«Papa, le E rouge ça veut dire que ça fait pas grandir!», m'a récemment expliqué ma fille de 5 ans en me montrant le paquet de Smarties, Nutri-Score E, que je venais de lui acheter. En tant qu'adulte supposément responsable, je dois avouer que me faire rappeler le fonctionnement du Nutri-Score par une gamine de 5 ans m'a fait me sentir un peu nul.
Cette humiliation bue, nous en avons profité pour discuter de ce qui participe à une bonne alimentation, et de l'utilité du Nutri-Score pour s'orienter dans la jungle des supermarchés.
Le Nutri-Score, c'est cette signalétique imprimée sur certains emballages alimentaires: un système de 5 notes nutritionnelles allant du A vert (très bon) au E rouge (à consommer avec modération). La Suisse y participe, aux côtés de plusieurs autres pays européens. Les fabricants sont libres de l'afficher ou non.
Trois ans après son introduction, Migros a annoncé cette semaine abandonner le Nutri-Score sur sa gamme de produits.
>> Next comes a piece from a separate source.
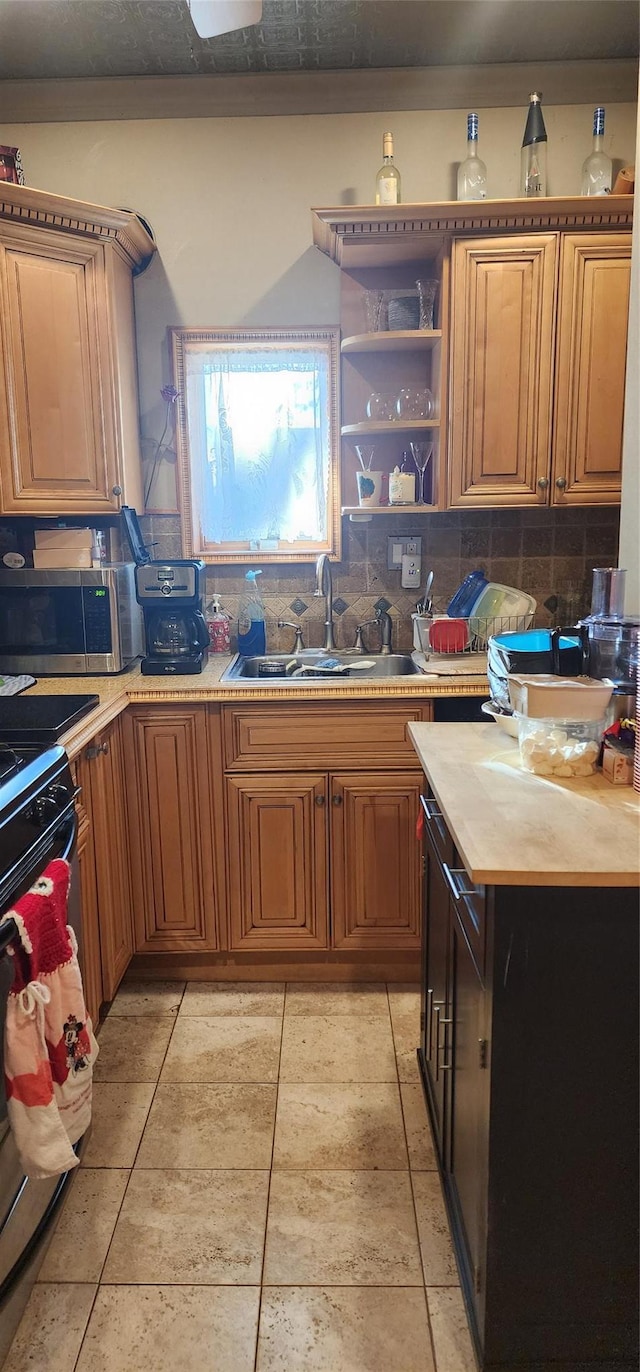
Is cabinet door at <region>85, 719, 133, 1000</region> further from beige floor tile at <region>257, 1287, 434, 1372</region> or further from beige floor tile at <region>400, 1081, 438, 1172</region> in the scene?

L'entreprise plastronne pourtant encore sur son site: «L’objectif ambitieux de Migros: apposer le Nutri-Score sur ses 10'000 produits de marques propres d’ici 2025». Sa mission nutritive a fait long feu.
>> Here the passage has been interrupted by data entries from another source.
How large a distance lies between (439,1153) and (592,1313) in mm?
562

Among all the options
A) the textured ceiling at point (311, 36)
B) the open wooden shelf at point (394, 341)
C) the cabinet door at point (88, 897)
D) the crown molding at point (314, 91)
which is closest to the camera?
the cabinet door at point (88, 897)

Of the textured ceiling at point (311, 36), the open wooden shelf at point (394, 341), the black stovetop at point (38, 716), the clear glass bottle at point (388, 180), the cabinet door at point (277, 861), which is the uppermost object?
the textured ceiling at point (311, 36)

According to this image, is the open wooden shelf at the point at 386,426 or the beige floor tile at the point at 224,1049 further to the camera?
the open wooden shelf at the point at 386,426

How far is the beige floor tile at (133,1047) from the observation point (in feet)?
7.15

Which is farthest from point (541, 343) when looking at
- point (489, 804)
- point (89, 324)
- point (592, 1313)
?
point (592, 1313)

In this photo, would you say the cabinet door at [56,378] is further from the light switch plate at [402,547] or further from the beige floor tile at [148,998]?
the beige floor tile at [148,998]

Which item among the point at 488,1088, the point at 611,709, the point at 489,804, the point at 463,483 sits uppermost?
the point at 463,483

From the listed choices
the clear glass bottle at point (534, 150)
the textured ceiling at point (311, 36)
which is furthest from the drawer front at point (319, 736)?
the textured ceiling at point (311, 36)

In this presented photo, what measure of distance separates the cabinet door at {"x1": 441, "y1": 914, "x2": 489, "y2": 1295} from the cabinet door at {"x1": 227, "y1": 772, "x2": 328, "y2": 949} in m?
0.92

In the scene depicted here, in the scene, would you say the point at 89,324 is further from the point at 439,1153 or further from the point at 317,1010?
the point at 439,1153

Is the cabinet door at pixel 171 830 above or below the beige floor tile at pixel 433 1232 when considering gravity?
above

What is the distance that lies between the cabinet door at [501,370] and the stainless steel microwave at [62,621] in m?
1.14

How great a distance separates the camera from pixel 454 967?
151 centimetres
Le premier distributeur alimentaire de Suisse met donc sous le tapis l'information et la protection de la santé des consommateurs suisses, un renoncement regrettable. Sous son vernis de responsabilité sanitaire et sociale, ce sont évidemment ses intérêts mercantiles et ceux de l'industrie agroalimentaire qui ont eu le dernier mot: l'annonce survient en marge de la suppression de 150 postes, et alors que les règles de calcul du Nutri-Score ont été modifiées en début d'année pour rendre plus difficile l'obtention des meilleures notes.
Une mauvaise foi d'école
Mais le plus lamentable, c'est la justification du géant orange, une démonstration de mauvaise foi: «Le Nutri-Score reste encore trop peu connu et suscite souvent beaucoup d’interrogations», a déclaré un porte-parole. «Trop peu connu», le Nutri-Score? On peut en douter. Environ 60% des entreprises l'ont adopté, selon son géniteur, le professeur de l'Université Paris-Sorbonne Serge Harcberg. Plusieurs études ont par ailleurs démontré que depuis son introduction, les ventes des produits étiquetés A et B ont progressé au détriment des produits moins bien notés.
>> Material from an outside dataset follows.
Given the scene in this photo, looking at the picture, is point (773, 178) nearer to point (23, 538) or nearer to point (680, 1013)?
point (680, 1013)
Quant aux «interrogations», on est en droit de se demander desquelles il est ici question. De celles des enfants de 5 ans, à qui profite le Nutri-Score, ou de celles des lobbies de l'industrie agro-alimentaire, qui s'acharnent à torpiller ce logo depuis sa création il y a dix ans? Après avoir palabré sur ces Smarties avec ma fille, je suis sûr d'une chose: les enfants n'ont aucune interrogation sur le Nutri-Score. Ils ont parfaitement compris comme celui-ci fonctionne, eux.